Генерал слабо улыбнулся.
– Я поражаюсь тебе, старшина, – качнул он головой. – Сколько лет ты со мной, а форму не снял, неужели не надоело тебе меня, вонючего старика, постоянно переворачивать, мыть, массаж от пролежней делать…
– А мне, товарищ генерал, батяня приказал, – вздохнул Прохор. – Ведь вы тогда его от верной смерти спасли, а потом и от лагеря отмазали…

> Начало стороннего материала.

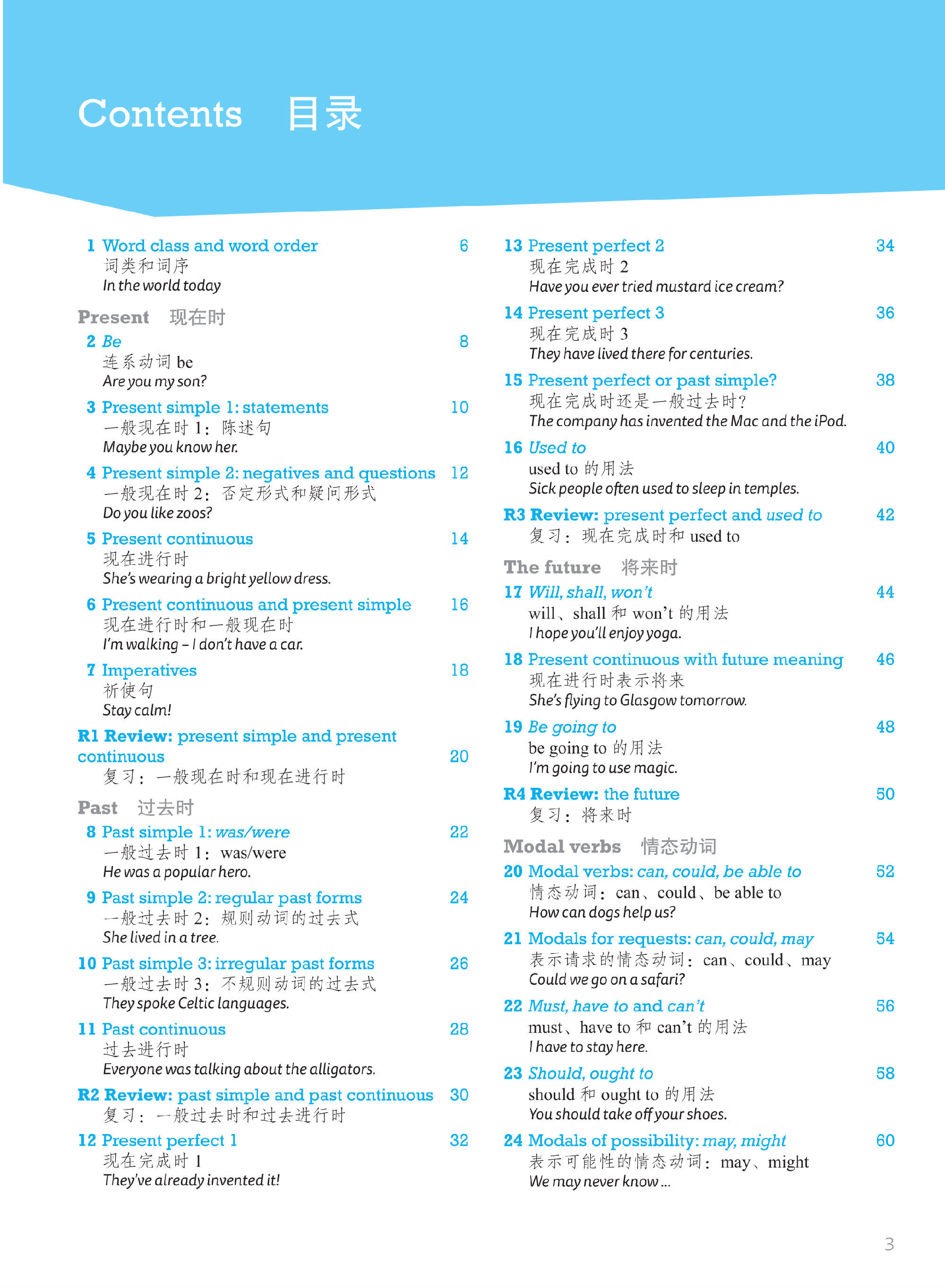 Contents 目录

1 Word class and word order 6
词类和词序
In the world today

Present 现在时

2 Be 8
连系动词be
Are you my son?

3 Present simple 1: statements 10
一般现在时1：陈述句
Maybe you know her.

4 Present simple 2: negatives and questions 12
一般现在时2：否定形式和疑问形式
Do you like zoos?

5 Present continuous 14
现在进行时
She's wearing a bright yellow dress.

6 Present continuous and present simple 16
现在进行时和一般现在时
I'm walking – I don't have a car.

7 Imperatives 18
祈使句
Stay calm!

R1 Review: present simple and present continuous 20
复习：一般现在时和现在进行时

Past 过去时

8 Past simple 1: was/were 22
一般过去时1：was/were
He was a popular hero.

9 Past simple 2: regular past forms 24
一般过去时2：规则动词的过去式
She lived in a tree.

10 Past simple 3: irregular past forms 26
一般过去时3：不规则动词的过去式
They spoke Celtic languages.

11 Past continuous 28
过去进行时
Everyone was talking about the alligators.

R2 Review: past simple and past continuous 30
复习：一般过去时和过去进行时

12 Present perfect 1 32
现在完成时1
They've already invented it!

13 Present perfect 2 34
现在完成时2
Have you ever tried mustard ice cream?

14 Present perfect 3 36
现在完成时3
They have lived there for centuries.

15 Present perfect or past simple? 38
现在完成时还是一般过去时？
The company has invented the Mac and the iPod.

16 Used to 40
used to的用法
Sick people often used to sleep in temples.

R3 Review: present perfect and used to 42
复习：现在完成时和used to

The future 将来时

17 Will, shall, won't 44
will、shall和won't的用法
I hope you'll enjoy yoga.

18 Present continuous with future meaning 46
现在进行时表示将来
She's flying to Glasgow tomorrow.

19 Be going to 48
be going to的用法
I'm going to use magic.

R4 Review: the future 50
复习：将来时

Modal verbs 情态动词

20 Modal verbs: can, could, be able to 52
情态动词：can、could、be able to
How can dogs help us?

21 Modals for requests: can, could, may 54
表示请求的情态动词：can、could、may
Could we go on a safari?

22 Must, have to and can't 56
must、have to和can't的用法
I have to stay here.

23 Should, ought to 58
should和ought to的用法
You should take off your shoes.

24 Modals of possibility: may, might 60
表示可能性的情态动词：may、might
We may never know ...

3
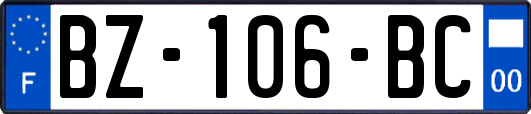 F

BZ-106-BC

00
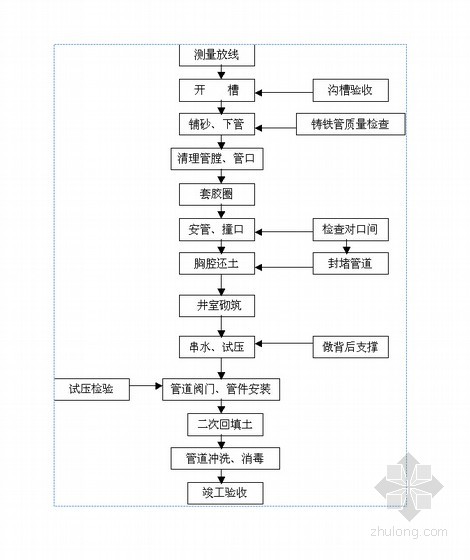 测量放线

开　槽

沟槽验收

铺砂、下管

铸铁管质量检查

清理管膛、管口

套胶圈

安管、撞口

检查对口间

胸腔还土

封堵管道

井室砌筑

串水、试压

做背后支撑

试压检验

管道阀门、管件安装

二次回填土

管道冲洗、消毒

竣工验收

zhulong.com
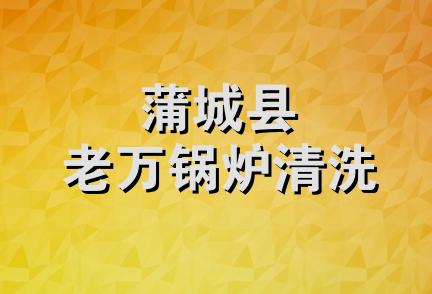 蒲城县
老万锅炉清洗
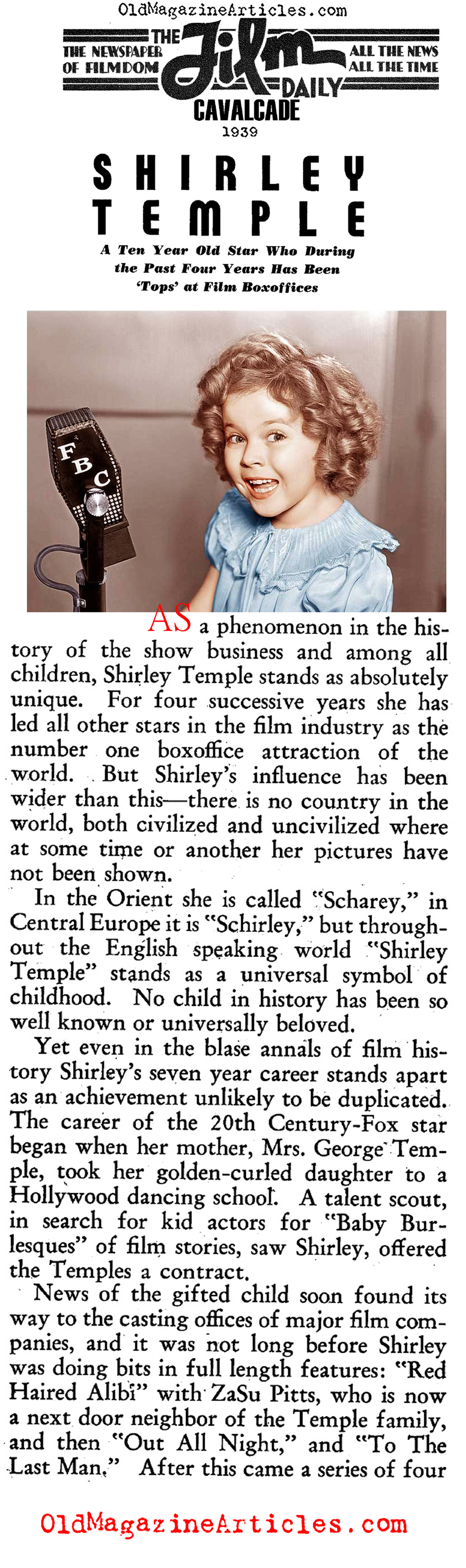 OldMagazineArticles.com

THE NEWSPAPER OF FILMDOM

THE Film DAILY

ALL THE NEWS ALL THE TIME

CAVALCADE

1939

SHIRLEY TEMPLE

A Ten Year Old Star Who During the Past Four Years Has Been 'Tops' at Film Boxoffices

FBC

AS a phenomenon in the history of the show business and among all children, Shirley Temple stands as absolutely unique. For four successive years she has led all other stars in the film industry as the number one boxoffice attraction of the world. But Shirley's influence has been wider than this—there is no country in the world, both civilized and uncivilized where at some time or another her pictures have not been shown.

In the Orient she is called "Scharey," in Central Europe it is "Schirley," but throughout the English speaking world "Shirley Temple" stands as a universal symbol of childhood. No child in history has been so well known or universally beloved.

Yet even in the blase annals of film history Shirley's seven year career stands apart as an achievement unlikely to be duplicated. The career of the 20th Century-Fox star began when her mother, Mrs. George Temple, took her golden-curled daughter to a Hollywood dancing school. A talent scout, in search for kid actors for "Baby Burlesques" of film stories, saw Shirley, offered the Temples a contract.

News of the gifted child soon found its way to the casting offices of major film companies, and it was not long before Shirley was doing bits in full length features: "Red Haired Alibi" with ZaSu Pitts, who is now a next door neighbor of the Temple family, and then "Out All Night," and "To The Last Man." After this came a series of four

OldMagazineArticles.com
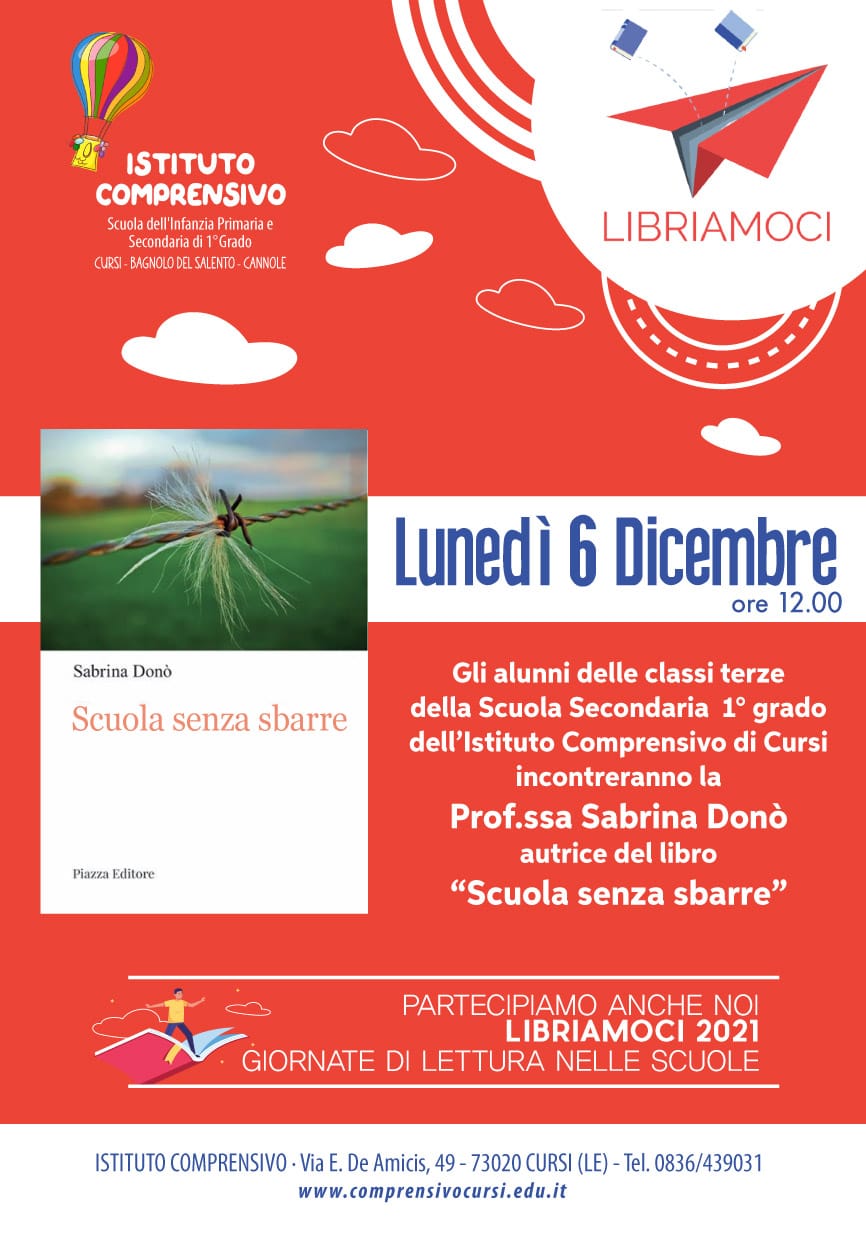 ISTITUTO COMPRENSIVO
Scuola dell'Infanzia Primaria e Secondaria di 1°Grado
CURSI - BAGNOLO DEL SALENTO - CANNOLE

LIBRIAMOCI

Sabrina Donò
Scuola senza sbarre
Piazza Editore

Lunedì 6 Dicembre
ore 12.00

Gli alunni delle classi terze della Scuola Secondaria 1° grado dell'Istituto Comprensivo di Cursi incontreranno la
Prof.ssa Sabrina Donò
autrice del libro
"Scuola senza sbarre"

PARTECIPIAMO ANCHE NOI
LIBRIAMOCI 2021
GIORNATE DI LETTURA NELLE SCUOLE

ISTITUTO COMPRENSIVO · Via E. De Amicis, 49 - 73020 CURSI (LE) - Tel. 0836/439031
www.comprensivocursi.edu.it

– Твой отец был настоящим солдатом, и поэтому я не позволил несправедливости восторжествовать. Ведь все знали, кто добровольно в плен сдавался или во власовцы уходил, а кто в разведку. Те, что в концлагерях сидели, те не предавали родину, они за нее и там воевали. А при возвращении – в лагерь. А что с ними в лагерях делали? Скольких великих полководцев перед войной в лагерях сгноили? Хорошо еще некоторых освободили. А вот Сталин своего сына предал. Не обменял его на Паулюса. Я фельдмаршалов на солдат не меняю, – вспомнил он. – Многие восхищались этими словами, но именно тогда каждый понял, что если Сталин сына не вытащил, то остальные для него просто материал, который списать в любое время можно. Я в свое время много ужасного совершил. По службе, для родины – это еще можно понять. Но и ради себя, ради выгоды своей немало подлого сделал, крови безвинных реки пролил. И вот один остался, – слабо улыбнулся он. – Видно, чтобы грехи свои понять и прочувствовать. И что удивительно, Прохор, в Бога верить начал. Ну, не то чтобы стопроцентно, как в родину и присягу, но тем не менее поминать начал господа Бога. И вроде легчает иногда. Очень мне хочется правду узнать, настоящую, – вздохнул генерал. – Наверное, потому меня господь Бог и держит на этом свете. Но как передать последнему Хранителю часть той правды? А ведь ежели помру, так никто ничего и не узнает. Ладно, – вздохнул генерал. – Решение есть, но уверенности в его правильности нету.